The FiveThirtyEight Presidential Voting Index differs from the simple method in a few important ways:

  • It looks at the relative popular vote in both 2008 and 2004, giving the more recent year three-quarters of the weight. (My research suggests that this weighting is roughly optimal based on the historical data.)
  • It accounts for the “elasticity” of a state, which is the tendency of some states (like New Hampshire) to move more relative to the national trend than others.
  • It adjusts for home state effects. On average, a presidential candidate gets a seven-point push in his home state, and a two-point push in the home state of his vice-presidential nominee. We subtract these numbers when looking at the performance of the states in 2004 and 2008. (For instance, the method accounts for the fact that some of Mr. McCain's strong performance in Arizona in 2008 was because it was his home state.) Then, we add the numbers back in for the home states of the candidates in 2012. (Mr. Romney is expected to do better in his home state of Massachusetts than a Republican typically would.)
  • Finally, we make sure that the index is properly calibrated, such that the average voting index across all 50 states and the District of Columbia is exactly zero, weighted by turnout. (Turnout estimates are adjusted for population growth in the states over the past four years and for changes in voter identification laws, although neither of these adjustments makes very much difference.)

    Although this calculation might seem involved, the way to read the voting index is relatively straightforward. In Missouri, for example, the index is Republican plus 6.7 points. What this means is that if the popular vote were exactly tied nationally, we'd expect the Republican candidate to carry Missouri by 6.7 percentage points.

    We can use this index to calculate an implied national popular vote, just as we did with the simpler method before.

    There are two more wrinkles that the FiveThirtyEight method applies. (Neither is that important, but I'm trying to document the method as completely as possible.) First, it weights each state not just based on the turnout there, but also on the quality and quantity of polling. So - although technically it determines an implied national popular vote for South Carolina - the South Carolina value receives very little weight in the overall calculation since the only poll there was conducted months ago. Second, it adjusts the difference between a state's modified polling average and its voting index by its elasticity score, which reflects the fact that some states are “swingier” than others, making it easier to make gains at the margin there.

    Based on the official version of the calculation, the implied national popular vote from the state polls is Obama by 3.6 points.

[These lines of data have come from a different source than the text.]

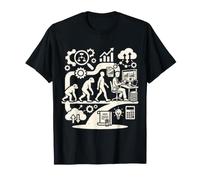Conception des tâches d'amélioration des processus d'évolution des analystes d'affaires T-Shirt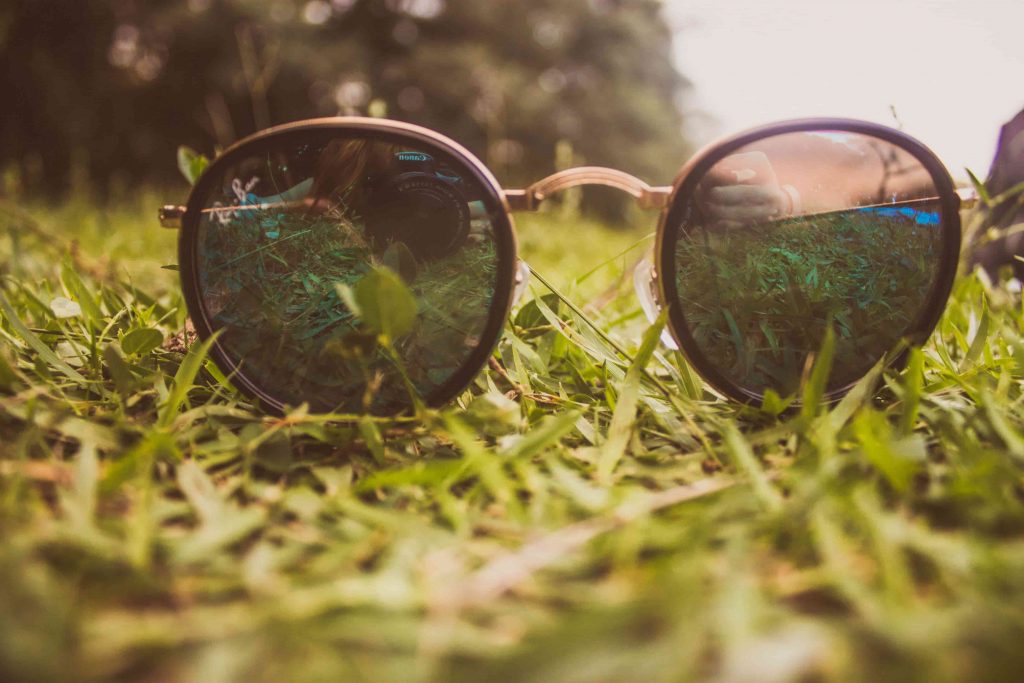 Anti reflective coating glasses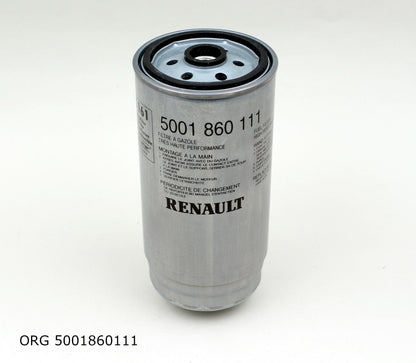 Filtre à carburant d’origine Renault véhicules Renault/Dacia à partir de 2004 5001860111 - vue 1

    In plain English, if you had to guess what the national popular vote was from the state polls alone - without ever looking at a national poll - the best estimate would be that Mr. Obama was ahead in the race by three or four points, even after adjusting for likely voters and for other factors.

    This is slightly larger than the lead suggested by national polls alone, which put Mr. Obama ahead by about one or two points instead, according to our method.

    In other words, there is some divergence between the “top-down” and “bottom-up” approaches - the totality of state polls implying a somewhat more favorable result for Mr. Obama than the national polls do. Our “fancy” way of looking at the numbers doesn't resolve the dilemma that I introduced earlier on.

    In Wednesday's column, we'll explore different hypotheses that might explain these differences, and consider the best policy when they arise.

    This post has been revised to reflect the following correction:

    Correction: July 25, 2012

    Two charts accompanying an earlier version of this post showed President Obama ahead in the polling average of Montana. He is behind in the state, not ahead.